Road board washes hands of bidding for road projects
The executive director of the Road Board has maintained that the agency did not dip its hands in the supposed anomalous transactions in the use of more than P1.66 billion in Motor Vehicle User’s Charge (MVUC), more known as the road user’s tax, which the Commission on Audit (COA) had uncovered.
Reacting to a COA report, Adolfo Escalona said the board had no direct participation in bidding out multimillion-peso infrastructure projects financed by the MVUC, which the Land Transportation Office (LTO) collects yearly from vehicle owners.
As mandated by law, he said the board only “downloads” or allocates funds for road construction and maintenance projects submitted by 17 regional and 192 district offices of the Department of Public Works and Highways (DPWH).
He said all the regional and district engineering offices have their own bids and awards committee (BAC) and technical working group which supervise the public bidding of infrastructure projects.
“There was nothing wrong in the COA report.
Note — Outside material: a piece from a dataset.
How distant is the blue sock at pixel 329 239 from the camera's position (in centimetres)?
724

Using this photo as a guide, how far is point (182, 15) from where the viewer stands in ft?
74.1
But I just want to make it clear that the Road Board is not involved in the bidding process for the projects,” Escalona told the Inquirer in a mobile phone interview.
“The Road Board central office does not control or supervise the bidding for these projects,” he said.
He admitted that the board lacked personnel and resources to oversee all the infrastructure projects it had awarded to the implementing agencies, such as the DPWH field offices.
“We cannot monitor all of those projects because technically, we have no capacity and manpower to do that. What we only do is to monitor if the projects have been undertaken based on the required specifications,” he said.